Dangel said many farmers and ranchers are butchering locally because consumers want locally sourced beef. Consumers also like the value they get from buying in bulk with a local butcher.    

“I think more they just wanted to know where it came from and cost-wise, I mean if you do come get like a whole half of beef, your total per pound on the meat you take home is about usually about four to five dollars a pound,” Dangel said.   

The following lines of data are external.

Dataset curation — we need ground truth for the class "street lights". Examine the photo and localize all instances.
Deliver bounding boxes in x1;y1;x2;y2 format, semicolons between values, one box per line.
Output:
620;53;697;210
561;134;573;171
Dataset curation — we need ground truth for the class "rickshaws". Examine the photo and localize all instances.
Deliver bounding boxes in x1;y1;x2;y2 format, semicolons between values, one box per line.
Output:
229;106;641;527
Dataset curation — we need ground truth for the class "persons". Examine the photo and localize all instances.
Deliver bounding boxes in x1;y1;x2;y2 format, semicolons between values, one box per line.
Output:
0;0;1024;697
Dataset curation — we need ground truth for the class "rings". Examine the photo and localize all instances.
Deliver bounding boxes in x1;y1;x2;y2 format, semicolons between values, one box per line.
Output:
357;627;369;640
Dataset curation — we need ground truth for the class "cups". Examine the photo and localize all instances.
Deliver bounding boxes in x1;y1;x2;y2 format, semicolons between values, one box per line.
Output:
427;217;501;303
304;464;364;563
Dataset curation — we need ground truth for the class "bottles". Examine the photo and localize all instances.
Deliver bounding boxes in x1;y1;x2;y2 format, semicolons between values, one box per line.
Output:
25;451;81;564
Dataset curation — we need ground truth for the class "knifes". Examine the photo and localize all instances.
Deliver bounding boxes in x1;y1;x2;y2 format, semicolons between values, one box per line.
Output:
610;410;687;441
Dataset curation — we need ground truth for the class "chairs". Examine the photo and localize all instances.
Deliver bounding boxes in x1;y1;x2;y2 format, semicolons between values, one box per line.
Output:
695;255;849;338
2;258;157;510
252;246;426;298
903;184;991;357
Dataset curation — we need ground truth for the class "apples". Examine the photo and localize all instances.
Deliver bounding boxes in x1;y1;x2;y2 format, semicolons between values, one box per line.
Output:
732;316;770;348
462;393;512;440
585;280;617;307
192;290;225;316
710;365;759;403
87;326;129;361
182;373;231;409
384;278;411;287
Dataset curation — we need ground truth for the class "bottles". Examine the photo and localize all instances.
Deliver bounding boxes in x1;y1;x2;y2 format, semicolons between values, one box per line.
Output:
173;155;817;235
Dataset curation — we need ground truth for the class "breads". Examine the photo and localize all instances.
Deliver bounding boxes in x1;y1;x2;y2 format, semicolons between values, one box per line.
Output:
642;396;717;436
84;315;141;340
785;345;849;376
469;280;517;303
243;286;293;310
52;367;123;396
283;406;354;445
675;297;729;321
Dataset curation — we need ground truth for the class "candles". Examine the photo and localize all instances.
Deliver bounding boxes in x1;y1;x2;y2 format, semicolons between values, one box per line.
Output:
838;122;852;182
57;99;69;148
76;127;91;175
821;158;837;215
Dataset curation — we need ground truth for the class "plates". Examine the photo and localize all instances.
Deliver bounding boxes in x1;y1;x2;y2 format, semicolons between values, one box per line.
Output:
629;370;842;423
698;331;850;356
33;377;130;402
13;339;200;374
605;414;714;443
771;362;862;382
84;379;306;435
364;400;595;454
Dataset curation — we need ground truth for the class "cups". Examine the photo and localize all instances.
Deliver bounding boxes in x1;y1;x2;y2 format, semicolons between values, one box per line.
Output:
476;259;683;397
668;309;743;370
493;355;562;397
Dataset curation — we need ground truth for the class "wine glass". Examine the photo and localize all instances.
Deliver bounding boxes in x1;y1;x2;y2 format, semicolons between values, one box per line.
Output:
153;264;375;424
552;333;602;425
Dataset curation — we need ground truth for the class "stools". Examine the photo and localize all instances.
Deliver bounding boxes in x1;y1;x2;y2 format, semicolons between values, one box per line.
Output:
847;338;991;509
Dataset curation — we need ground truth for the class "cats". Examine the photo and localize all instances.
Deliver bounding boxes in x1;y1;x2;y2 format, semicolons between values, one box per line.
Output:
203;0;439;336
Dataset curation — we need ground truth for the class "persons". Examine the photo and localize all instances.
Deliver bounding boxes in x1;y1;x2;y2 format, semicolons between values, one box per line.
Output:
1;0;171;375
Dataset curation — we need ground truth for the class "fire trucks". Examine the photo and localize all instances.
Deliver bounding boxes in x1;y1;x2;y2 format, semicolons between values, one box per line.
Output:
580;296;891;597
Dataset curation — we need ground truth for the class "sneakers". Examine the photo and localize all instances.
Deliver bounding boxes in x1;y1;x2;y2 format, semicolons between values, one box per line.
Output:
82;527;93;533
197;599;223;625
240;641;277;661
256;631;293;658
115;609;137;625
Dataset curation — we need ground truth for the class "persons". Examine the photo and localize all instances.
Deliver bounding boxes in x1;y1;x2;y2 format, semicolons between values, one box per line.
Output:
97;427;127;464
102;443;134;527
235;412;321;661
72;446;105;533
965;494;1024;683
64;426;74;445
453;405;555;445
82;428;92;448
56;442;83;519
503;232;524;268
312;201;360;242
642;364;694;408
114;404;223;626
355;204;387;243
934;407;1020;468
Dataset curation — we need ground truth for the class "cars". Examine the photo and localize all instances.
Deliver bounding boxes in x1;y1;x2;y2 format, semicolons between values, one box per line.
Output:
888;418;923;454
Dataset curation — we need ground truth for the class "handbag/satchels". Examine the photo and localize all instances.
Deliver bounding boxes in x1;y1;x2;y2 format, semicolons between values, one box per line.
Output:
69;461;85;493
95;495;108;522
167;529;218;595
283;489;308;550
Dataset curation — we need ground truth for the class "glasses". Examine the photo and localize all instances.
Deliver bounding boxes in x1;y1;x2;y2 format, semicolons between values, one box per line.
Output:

“So, I mean you’re paying a little extra for hamburger but you’re taking home ribeye, T-bones, sirloin, roasts, and you’re filling your freezer and you know where it came from.”    

A new $5 million grant program in South Dakota aims to help meat lockers expand and improve efficiency.    

Logan Powers is a co-owner of Avon Locker, which has received $43,000 from the program.   

“We’d really like to kind of expand our cut floor to just have a little more room to be able to process and just, you know, maybe add on another employee in time,” he said. “We would like to be able to ramp up our production by almost being able to double.”    

Power and his business partner, Devin Cowdin, bought the Avon Locker in May of this year to keep it from shutting down.    

Powers said the extra grant money will alleviate stresses his employees are feeling from the immense workload.